## WORK REQUEST
Your copy must start with the line containing "common name: asiatic brush-tailed porcupine" and end with the last line of the entries, matching them exactly and leaving out every picture.

## GIVEN INFORMATION
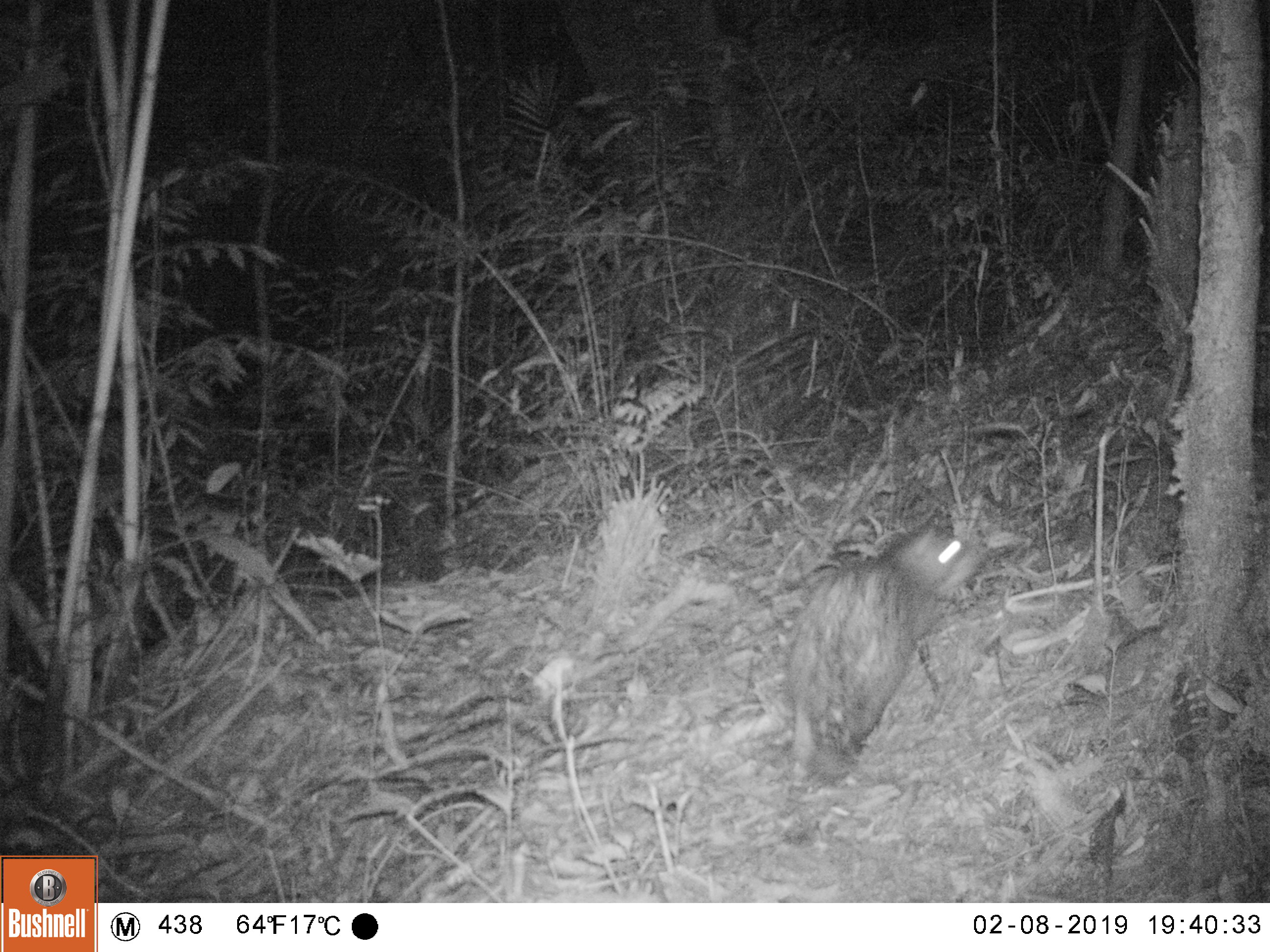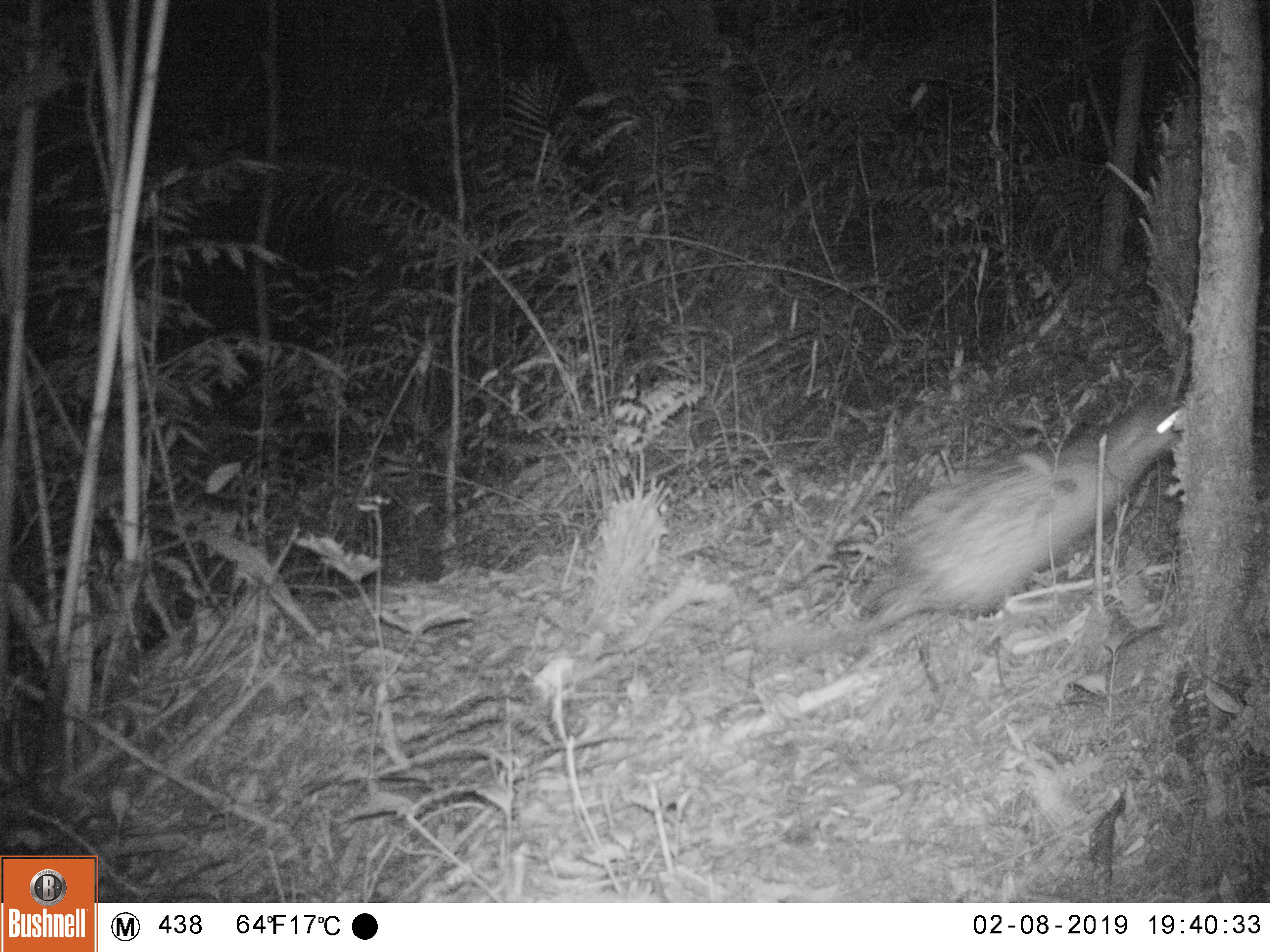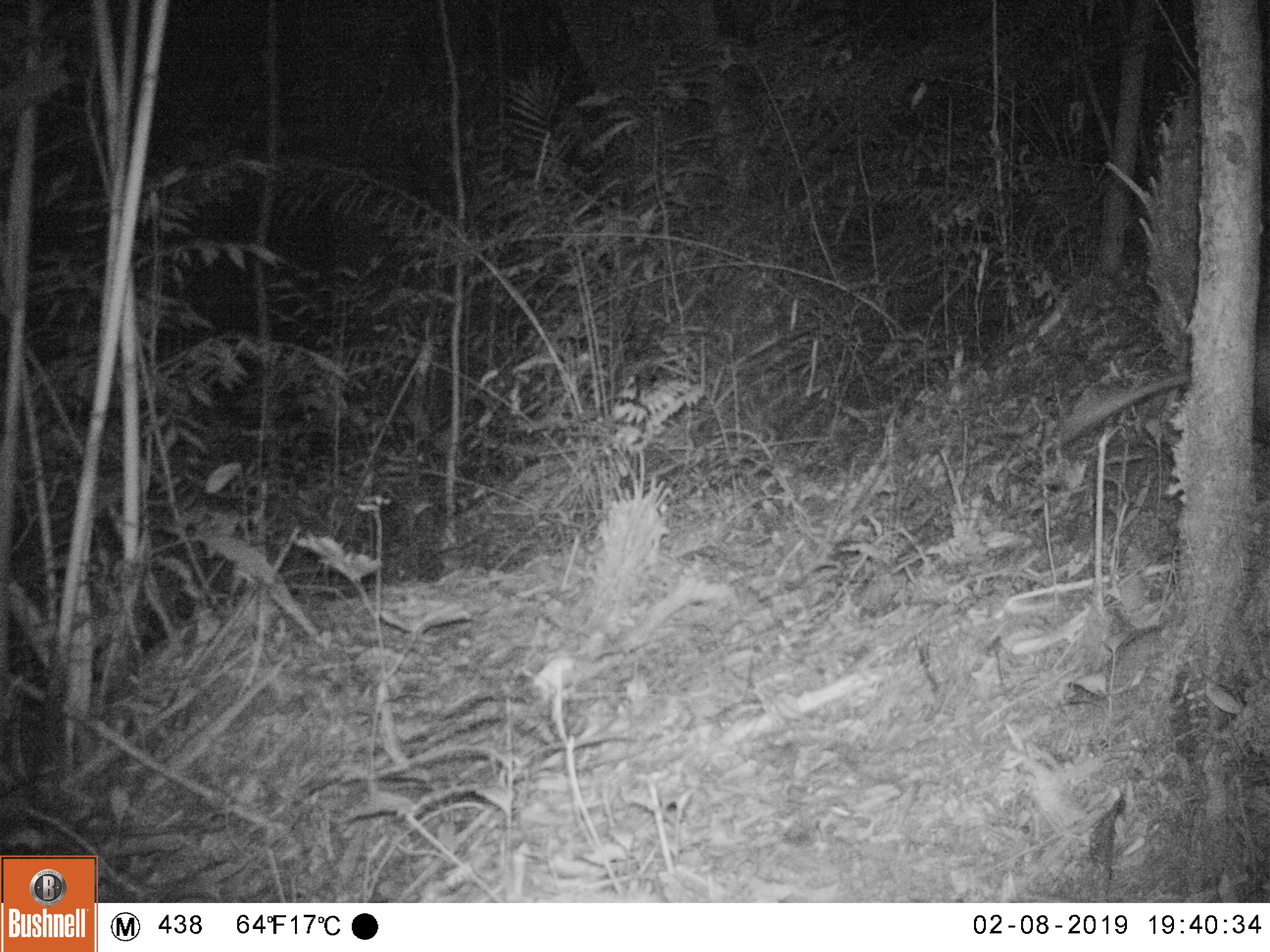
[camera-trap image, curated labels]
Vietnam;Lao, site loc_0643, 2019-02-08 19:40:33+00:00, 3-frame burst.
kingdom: Animalia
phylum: Chordata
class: Mammalia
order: Rodentia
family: Hystricidae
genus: Atherurus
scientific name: Atherurus macrourus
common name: asiatic brush-tailed porcupine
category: asiatic brush tailed porcupine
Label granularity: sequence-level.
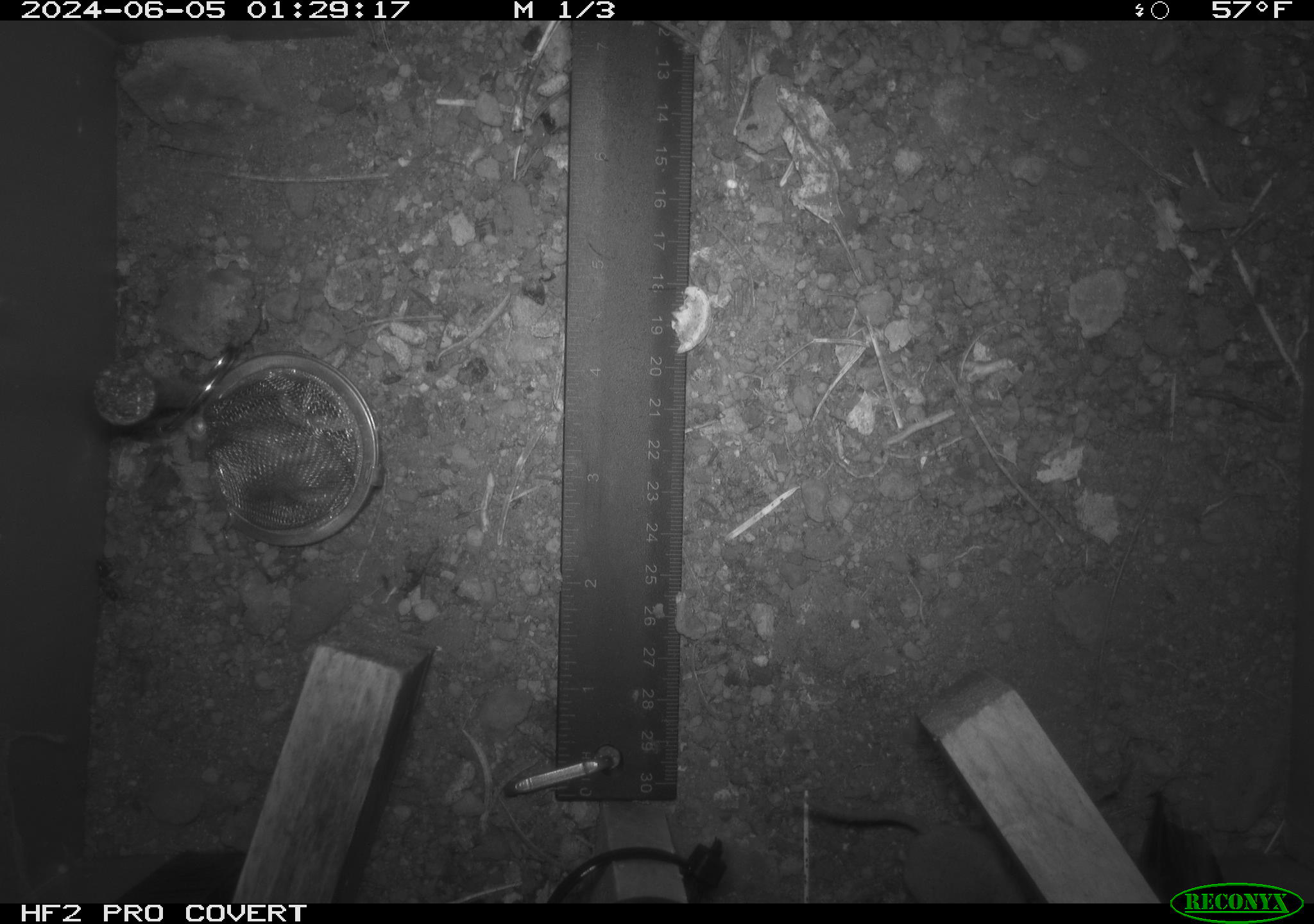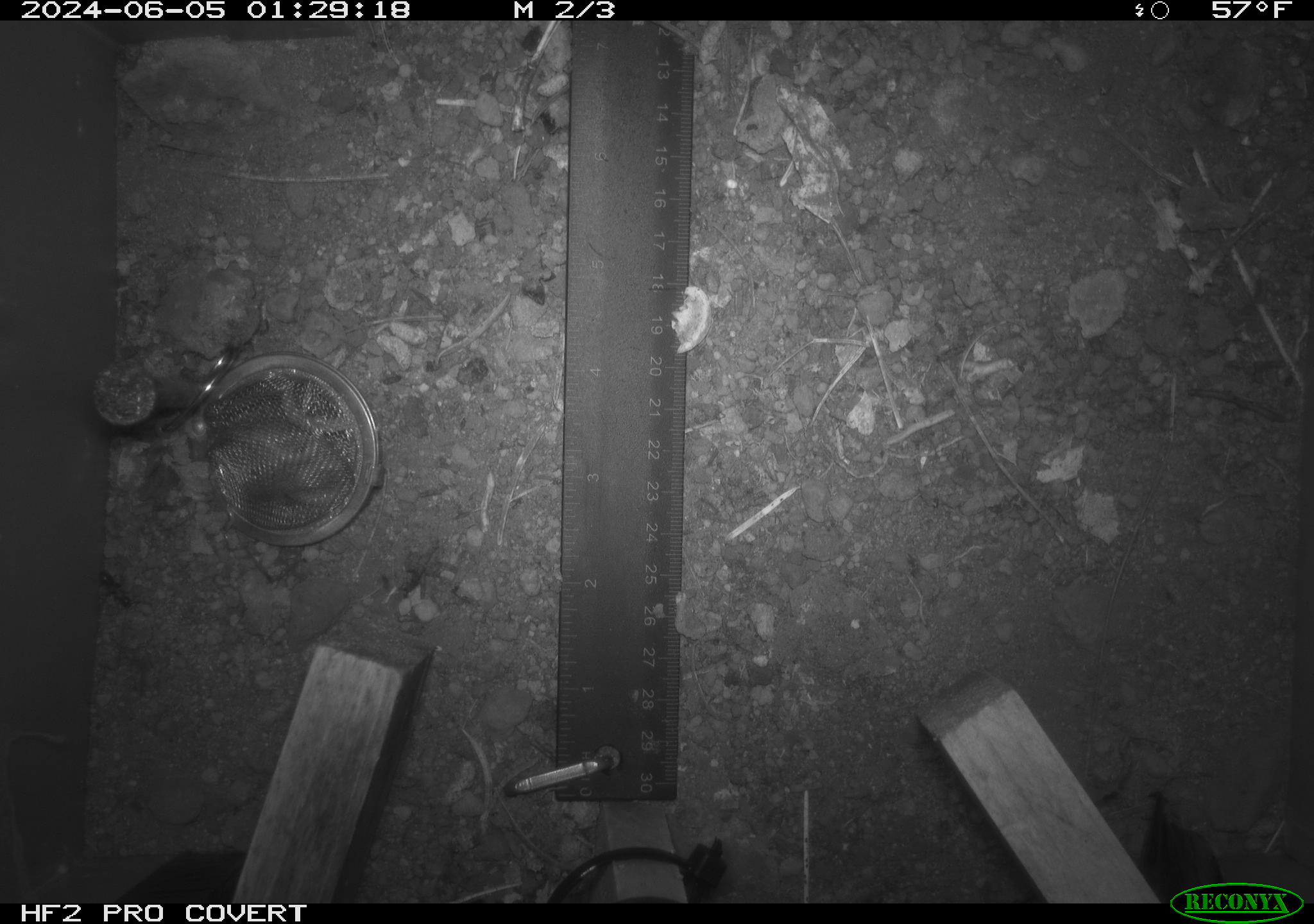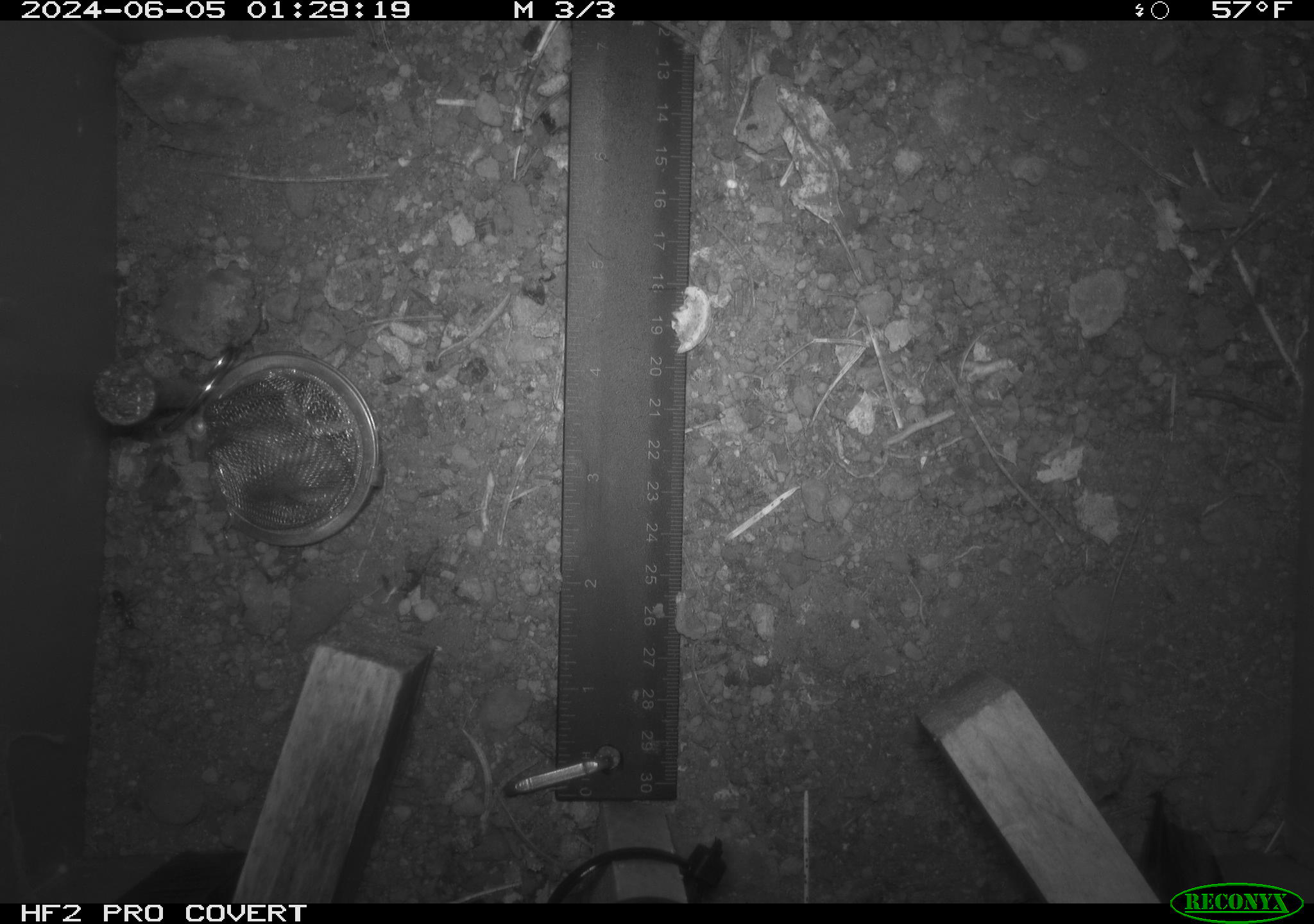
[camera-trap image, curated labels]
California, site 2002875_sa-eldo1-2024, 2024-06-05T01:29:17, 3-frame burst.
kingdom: Animalia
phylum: Chordata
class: Mammalia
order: Rodentia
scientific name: Rodentia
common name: mouse species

## COMPLETED TASK
common name: asiatic brush-tailed porcupine
category: asiatic brush tailed porcupine
Label granularity: sequence-level.
[camera-trap image, curated labels]
California, site 2002875_sa-eldo1-2024, 2024-06-05T01:29:17, 3-frame burst.
kingdom: Animalia
phylum: Chordata
class: Mammalia
order: Rodentia
scientific name: Rodentia
common name: mouse species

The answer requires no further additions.